2) The architecture often tries to reproduce the behavior of the modelled
system (human), in a way that timely behavior (reaction times) of the
architecture and modelled cognitive systems can be compared in detail.
3) Robust behavior in the face of error, the unexpected, and the unknown.
(see Graceful degradation).
4) Learning (not for all cognitive architectures)
5) Parameter-free: The system does not depend on parameter tuning (in
contrast to Artificial neural networks) (not for all cognitive
architectures)
Distinctions
Cognitive architectures can be symbolic, connectionist, or hybrid. Some
cognitive architecures or models base on a set of generic rules, as, e.g.,
the Information Processing Language (such as e.g. Soar based on the
unified theory of cognition, or similarly ACT). Many of these
architectures are based on a the-mind-is-like-a-computer analogy. In
contrast subsymbolic processing specifies no such rules a priori and
relies on emergent properties of processing units (e.g. nodes). A further
distinction is whether the architecture is centralized with a neural
correlate of a processor at its core, or decentralized (distributed).

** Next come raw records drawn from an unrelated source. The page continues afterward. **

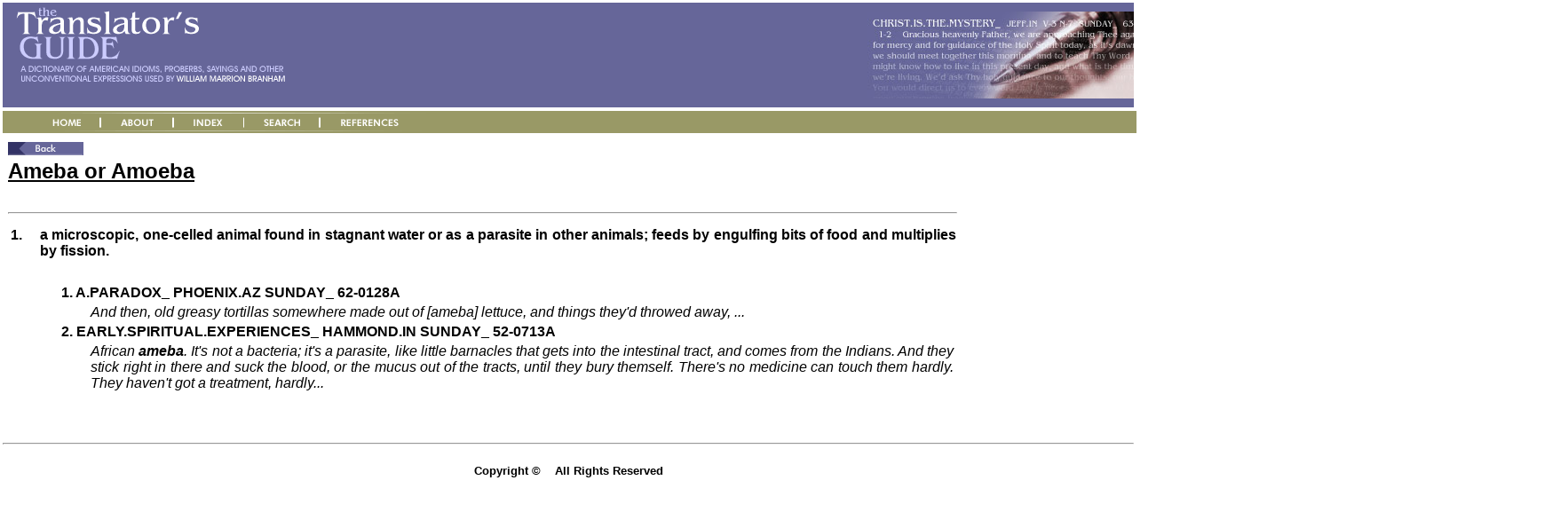

--- FILE ---
content_type: text/html
request_url: https://idioms.bibleway.org/displayIdiom.asp?id=2113
body_size: 4044
content:


<!-- Include Setup Parms -->


<html>

<head>
<link rel="stylesheet" href="idiom.css" type="text/css">
<title>Index</title>
</head>

<body bgcolor="white">

<table width="100%" border="0">
  <tr>
    <td height="100">
      





<body topmargin="0" leftmargin="0">




  <table border="0" width="100%" cellspacing="0" cellpadding="0">
    <tr>
	  <td bgcolor="#666699">
		<H2> <img border="0" src="images/top_logo.gif" width="325" height="98"> </H2>
	  </td>
      <td  width="100%" bgcolor="#666699" align=right><img border="0" src="images/topgraphic.jpg" width="300" height="98"></td>
    </tr>
    <tr>
      <td  width="100%" bgcolor="white">
	  
	  <!-- <img border="0" src="images/bottomheader.jpg"></td> -->
    </tr>
  </table>





	</td>
  </tr>
  <tr>
    <td bgcolor="white">    
      

  
  <table border="0" width="100%" cellspacing="0" cellpadding="0">
    <tr>
      <td width=100% cellspacing="0" cellpadding="0"> 
      <nobr> <a href="home.asp"><img border="0" src="images/but_01home.gif" width="110" height="25"></a><a href="about.asp"><img border="0" src="images/but_02about.gif" width="82" height="25"></a><a href="index.asp"><img border="0" src="images/but_03index.gif" width="80" height="25"></a><a href="search.asp"><img border="0" src="images/but_04search.gif" width="85" height="25"></a><a href="references.asp"><img border="0" src="images/but_05reference.gif" width="132" height="25"></a><img border="0" src="images/bar.gif" width="100%" height="25"> </nobr>
      </td>      
    </tr>
  </table>
  



    </td>
  </tr>
  <tr valign=top>
    <td height="335" bgcolor="white">
      <TABLE width=100%>
		<TR>
		<TD>    
		


<TABLE width="85%">
<TR>
	<TD colspan=2>
		<IMG align=top border=0 src="images\but_back.gif" onclick="javascript:history.go(-1)">		
	</TD>
</TR>


<TR>
	<TD colspan=2>
	
		<h2><u>Ameba or Amoeba</u>
		

<sup>
			
		</sup>
		</h2>
	</TD>
</TR>		 


	

<TR>
	<TD colspan=2>
		<HR>
	</TD>
</TR>
		




<TR>
		
	<TD align=left colspan=3 width=700>
		<table border=0>
		<TR>
		<TD valign=top width=3%>
		<B>1.</B> 
		</TD>
		<TD align=left>
		  <b>
			<p align="justify">
				a microscopic, one-celled animal found in 
stagnant water or as a parasite in other 
animals; feeds by engulfing bits of food and 
multiplies by fission. 
			</P>
			</B>
		</TD>
		</TR>
		<TR>
			<TD colspan=2>&nbsp;
				
			</TD>
		</TR>
		
		
		<TR>
		<TD colspan=2>
			<TABLE border=0>
		
			<TR>
				<TD width=5%>&nbsp;</TD>
				<TD colspan=2>
					<B> 1. A.PARADOX_  PHOENIX.AZ  SUNDAY_  62-0128A </b>
				</TD>
			</TR>
			<TR>
				<TD>&nbsp;</TD>
				<TD width=3%>&nbsp;</TD>
				<TD>
					<I>
					<p align="justify">
					  And then, old greasy tortillas somewhere made 
out of [ameba] lettuce, and things they'd 
throwed away, ... 
					</P>  
					 </I>
				</TD>
			</TR>
		
		
		
			<TR>
				<TD width=5%>&nbsp;</TD>
				<TD colspan=2>
					<B> 2. EARLY.SPIRITUAL.EXPERIENCES_  HAMMOND.IN  SUNDAY_  52-0713A </b>
				</TD>
			</TR>
			<TR>
				<TD>&nbsp;</TD>
				<TD width=3%>&nbsp;</TD>
				<TD>
					<I>
					<p align="justify">
					  African <B>ameba</B>. It's not a bacteria; it's a 
parasite, like little barnacles that gets into 
the intestinal tract, and comes from the 
Indians. And they stick right in there and suck 
the blood, or the mucus out of the tracts, until 
they bury themself. There's no medicine can 
touch them hardly. They haven't got a treatment, 
hardly... 
					</P>  
					 </I>
				</TD>
			</TR>
		
		
		
			</TABLE>	
			</TD>
			</TR>
			<TR>
				<TD colspan=2>&nbsp;
					
				</TD>
			</TR>
			</TABLE>
	
	</TD>		
</TR>		
			




<TR>
	<TD width=20%>
		
	</TD>
	<TD>

	</TD>
</TR>





</TABLE>


		</TD>
		</TR>
		</TABLE>
      
    </td>
  </tr>
  <tr>
    <td height="50">
		<HR>
<h5 align=center>Copyright � 
&nbsp;&nbsp;&nbsp;All Rights Reserved 
     
</h5>

    </td>
  </tr>
</table>

</body>

</html>


--- FILE ---
content_type: text/css
request_url: https://idioms.bibleway.org/idiom.css
body_size: 532
content:
BODY
{
    FONT-FAMILY: Arial
}
H1
{
    FONT-FAMILY: Arial
}
H4
{
    COLOR: black;
    FONT-FAMILY: Arial
}
P
{
    FONT-FAMILY: Arial
}
LI
{
    FONT-FAMILY: Verdana, Arial;
    FONT-SIZE: smaller
}
.MessageFormTABLE
{
    BORDER-BOTTOM: black 1px solid;
    BORDER-LEFT: black 1px solid;
    BORDER-RIGHT: black 1px solid;
    BORDER-TOP: black 1px solid;
    WIDTH: 100%
}
.MessageColumnFONT
{
    COLOR: #000000;
    FONT-FAMILY: Verdana, Tahoma, Arial, Helvetica;
    FONT-SIZE: 10pt;
    FONT-WEIGHT: bold
}
H2
{
    FONT-FAMILY: Arial
}
H3
{
    FONT-FAMILY: Arial
}
H5
{
    FONT-FAMILY: Arial
}
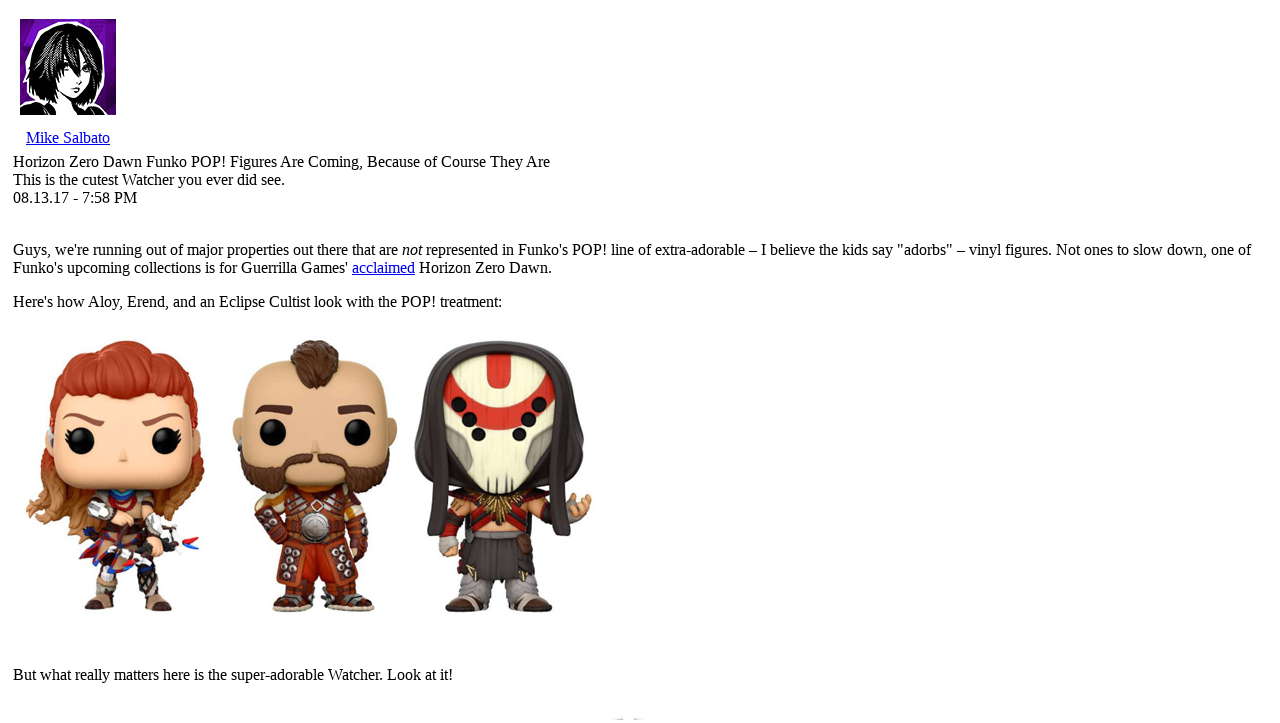

--- FILE ---
content_type: text/html
request_url: http://classic.rpgfan.com/news/2017/6577.html
body_size: 2720
content:
<!DOCTYPE html>
<html>
<head>
<title>RPGFan News - Horizon Zero Dawn Funko POP! Figures Are Coming, Because of Course They Are</title>

<!--#include virtual="/header.html"-->
<table width="100%" cellpadding="4" cellspacing="1" border="0">
<tr>
<td width="100%" align="left" valign="top">
<table width="110" cellpadding="4" cellspacing="2" border="0" class="newsavatar">
<tr>
<td width="110" align="center" valign="center" class="medium">
<a href="/staff/mike_s.html"><img src="/graphics/chrono.jpg" width="96" height="96" border="0"></a></td>
</tr>
<tr>
<td width="110" align="center" valign="center" class="light">
<span class="newstext"><a href="/staff/mike_s.html">Mike Salbato</a></span></td>
</tr>
</table>
<div class="dark"><span class="headline">Horizon Zero Dawn Funko POP! Figures Are Coming, Because of Course They Are</span><br><span class="newstext">This is the cutest Watcher you ever did see.</span><br><span class="bold">08.13.17 - 7:58 PM</span><br><br>
<p>Guys, we're running out of major properties out there that are <em>not</em> represented in Funko's POP! line of extra-adorable � I believe the kids say "adorbs" � vinyl figures. Not ones to slow down, one of Funko's upcoming collections is for Guerrilla Games' <a href="/reviews/Horizon_Zero_Dawn/index.html">acclaimed</a> Horizon Zero Dawn.<p>Here's how Aloy, Erend, and an Eclipse Cultist look with the POP! treatment:<p><img src="/news/pictures2017/Horizon-Funko-Pop-1.jpg" alt="Horizon Zero Dawn Aloy Erend Funko Pop Figures"><p><br>But what really matters here is the super-adorable Watcher. Look at it!<p><div align="center"><img src="/news/pictures2017/Horizon-Funko-Pop-2.jpg" alt="Horizon Zero Dawn Watcher Funko Pop Figures"></div><p><br>The full set is available for pre-order now at several locations, such as <a href="https://toywiz.com/search.php?search_query=horizon%2Bzero%2Bdawn&amp%3Bsort=relevance&amp%3Bin_stock=1&amp%3Bsection=product&section=product" target="_blank">ToyWiz</a>, which is offering Aloy and Friends at $8.99 each, with a planned ship date of October, just in time for <a href="/news/2017/6551.html">The Frozen Wilds</a>!
<br><br>
<ul><img src="/graphics/relatedlinks.jpg" width="150" height="21" alt="Related Links" border="0">
<ul>
<li type="disc"><a href="/pics/Horizon_Zero_Dawn_The_Frozen_Wilds/" target="_top">Horizon Zero Dawn: The Frozen Wilds Screenshots</a></li>
<li type="disc"><a href="/soundtracks/hzd-ost/index.html" target="_top">Caitlin Argyros' Horizon Zero Dawn OST Review</a></li>
</ul>
</ul>
<br>
<a href="/index.html"><img src="/graphics/back.jpg" width="150" height="21" alt="Back" border="0"></a></div>
</td>
</tr>
</table>
<br><br>
<!--#include virtual="/footer.html"-->
</body>
</html>
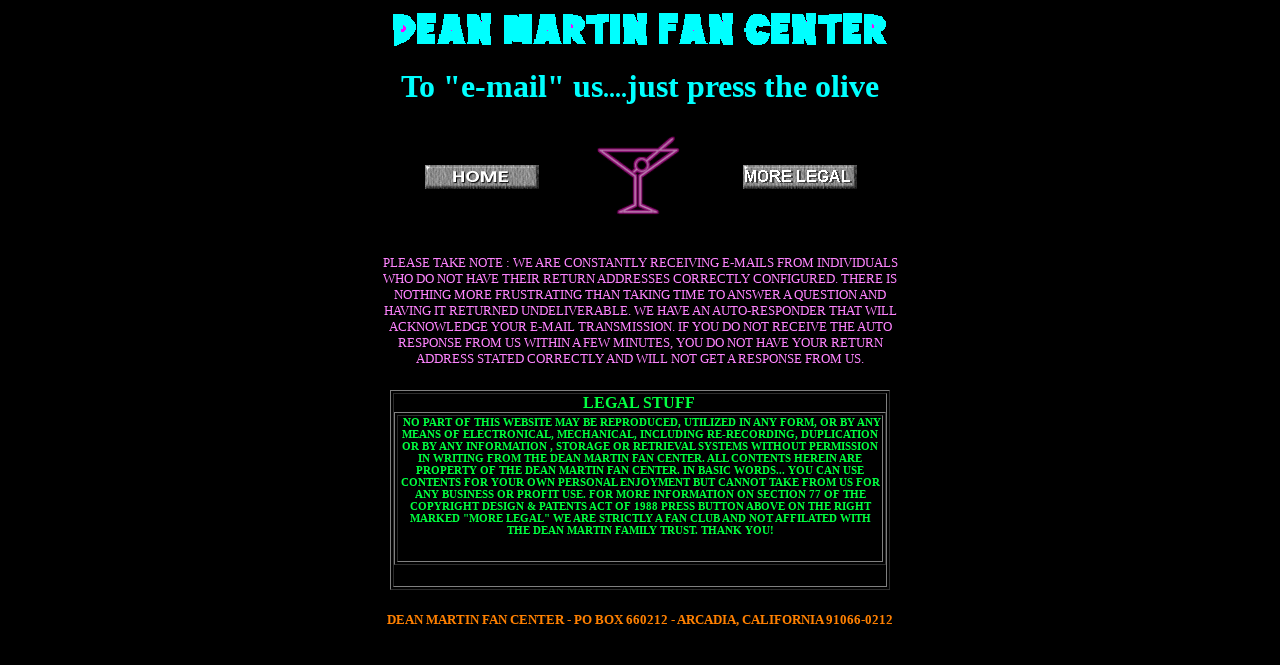

--- FILE ---
content_type: text/html
request_url: http://deanmartin.org/index/rightframe/98email/98email.html
body_size: 1693
content:
<HTML>
<HEAD>
  <META NAME="GENERATOR" CONTENT="Adobe PageMill 2.0 Win">
  <!--OWNER NAME="Dean Martin Fan Center"-->
  <!--CONTACT NAME="Atchley"-->
  <!--dean martin, rat pack, martin & lewis, sinatra, dino, jerry lewis, golddiggers, frank sinatra-->
  <TITLE>Dean Martin Fan Center E-Mail Address</TITLE>
  <META NAME="description" CONTENT=" How To Contact The Dean Martin Fan Center by e-mail. Also some legal stuff here. Got questions?">
  <META NAME="AUTHOR" CONTENT="Dean Martin Fan Center">
  <META NAME="copyright" CONTENT="Copyright 1995 - 2005">
  <META NAME="distribution" CONTENT="global">
  <META NAME="key words" CONTENT="dean martin">
  <META NAME="keywords" CONTENT="dean martin">
  <META NAME="resource-type" CONTENT="document">
  <META HTTP-EQUIV="content-type" CONTENT="text/html; charset=iso-8859-1">
  <TITLE>DEAN MARTIN FAN CENTER E-MAIL ADDRESS</TITLE>
  <META NAME="FORMATTER" CONTENT="Adobe PageMill 2.0">
</HEAD>
<BODY BGCOLOR="#000000">

<P><CENTER><IMG SRC="bannerc.GIF" WIDTH="496" HEIGHT="40" ALIGN="BOTTOM"
NATURALSIZEFLAG="3"></CENTER></P>

<H2><CENTER><FONT COLOR="#00ffff" SIZE=+3>To &quot;e-mail&quot; us</FONT><FONT
 COLOR="#00ffff">....</FONT><FONT COLOR="#00ffff" SIZE=+3>just press the
olive</FONT></CENTER></H2>

<H2><CENTER><TABLE WIDTH="480" BORDER="0" CELLSPACING="2" CELLPADDING="0">
<TR>
<TD WIDTH="33%"><P><CENTER>&nbsp;<A HREF="http://www.deanmartinfancenter.com/" TARGET="_top"><IMG SRC=
"buthomeg1.gif" WIDTH="114" HEIGHT="24" ALIGN="BOTTOM" NATURALSIZEFLAG=
"3" BORDER="0"></A></CENTER></TD>
<TD WIDTH="33%"><P><CENTER>&nbsp;<A HREF="mailto:webdir@DeanMartinFanCenter.com"><IMG SRC=
"mgneoncocktail.gif" WIDTH="100" HEIGHT="100" ALIGN="BOTTOM" NATURALSIZEFLAG=
"3" BORDER="0"></A></CENTER></TD>
<TD WIDTH="34%"><P><CENTER>&nbsp;<A HREF="../29copyright/29copyright.html" TARGET="Frame19297"><IMG SRC=
"bblegal.GIF" WIDTH="114" HEIGHT="24" ALIGN="BOTTOM" NATURALSIZEFLAG="3"
BORDER="0"></A></CENTER></TD></TR>
</TABLE>
</CENTER></H2>

<H2><CENTER><TABLE WIDTH="525" BORDER="0" CELLSPACING="2" CELLPADDING="0">
<TR>
<TD WIDTH="100%"><P><CENTER><FONT COLOR="#ff84ff" SIZE=-1>PLEASE TAKE NOTE : WE ARE CONSTANTLY
RECEIVING E-MAILS FROM INDIVIDUALS WHO DO NOT HAVE THEIR RETURN ADDRESSES
CORRECTLY CONFIGURED. THERE IS NOTHING MORE FRUSTRATING THAN TAKING TIME
TO ANSWER A QUESTION AND HAVING IT RETURNED UNDELIVERABLE. WE HAVE AN AUTO-RESPONDER
THAT WILL ACKNOWLEDGE YOUR E-MAIL TRANSMISSION. IF YOU DO NOT RECEIVE THE
AUTO RESPONSE FROM US WITHIN A FEW MINUTES, YOU DO NOT HAVE YOUR RETURN
ADDRESS STATED CORRECTLY AND WILL NOT GET A RESPONSE FROM US.</FONT></CENTER></TD></TR>
</TABLE>
</CENTER></H2>

<H1><CENTER><TABLE WIDTH="490" BORDER="1" CELLSPACING="2" CELLPADDING="0">
<TR>
<TD WIDTH="100%"><H4><CENTER><FONT COLOR="#00ff40">LEGAL STUFF</FONT>&nbsp; <TABLE WIDTH=
"492" BORDER="1" CELLSPACING="2" CELLPADDING="0">
<TR>
<TD WIDTH="100%"><H6><CENTER>&nbsp;<FONT COLOR="#00ff40">NO PART OF THIS WEBSITE MAY BE REPRODUCED,
UTILIZED IN ANY FORM, OR BY ANY MEANS OF ELECTRONICAL, MECHANICAL, INCLUDING
RE-RECORDING, DUPLICATION OR BY ANY INFORMATION , STORAGE OR RETRIEVAL SYSTEMS
WITHOUT PERMISSION IN WRITING FROM THE DEAN MARTIN FAN CENTER. ALL CONTENTS
HEREIN ARE PROPERTY OF THE DEAN MARTIN FAN CENTER. IN BASIC WORDS... YOU
CAN USE CONTENTS FOR YOUR OWN PERSONAL ENJOYMENT BUT CANNOT TAKE FROM US
FOR ANY BUSINESS OR PROFIT USE. FOR MORE INFORMATION ON SECTION 77 OF THE
COPYRIGHT DESIGN &amp; PATENTS ACT OF 1988 PRESS BUTTON ABOVE ON THE RIGHT
MARKED &quot;MORE LEGAL&quot; WE ARE STRICTLY A FAN CLUB AND NOT AFFILATED
WITH THE DEAN MARTIN FAMILY TRUST. THANK YOU!</FONT></CENTER></H6>
</TD></TR>
</TABLE>
</CENTER></H4>
</TD></TR>
</TABLE>
</CENTER></H1>

<H5><CENTER><FONT COLOR="#ff8000">DEAN MARTIN FAN CENTER - PO BOX 660212
- ARCADIA, CALIFORNIA 91066-0212</FONT><!--NO PART OF THIS HTML CODE OR WEB PAGE DESIGN MAY BE UTILIZED IN ANY FORM OR BY ANY MEANS OF ELECTRONICAL, MECHANICAL, OR INFORMATION, STORAGE OR RETRIVAL SYSTEM WITHOUT WRITTEN PERMISSION FROM THE DEAN MARTIN FAN CENTER
DO NOT COPY!--></CENTER></H5>
</BODY>
</HTML>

In traditional AI, intelligence is often programmed from above: the
programmer is the creator, and makes something and imbues it with its
intelligence. Biologically-inspired computing, on the other hand, takes
sometimes a more bottom-up, decentralised approach; bio-inspired
techniques often involve the method of specifying a set of simple generic
rules or a set of simple nodes, from the interaction of which emerges the
overall behavior. It is hoped to build up complexity until the end result
is something markedly complex (see complex systems).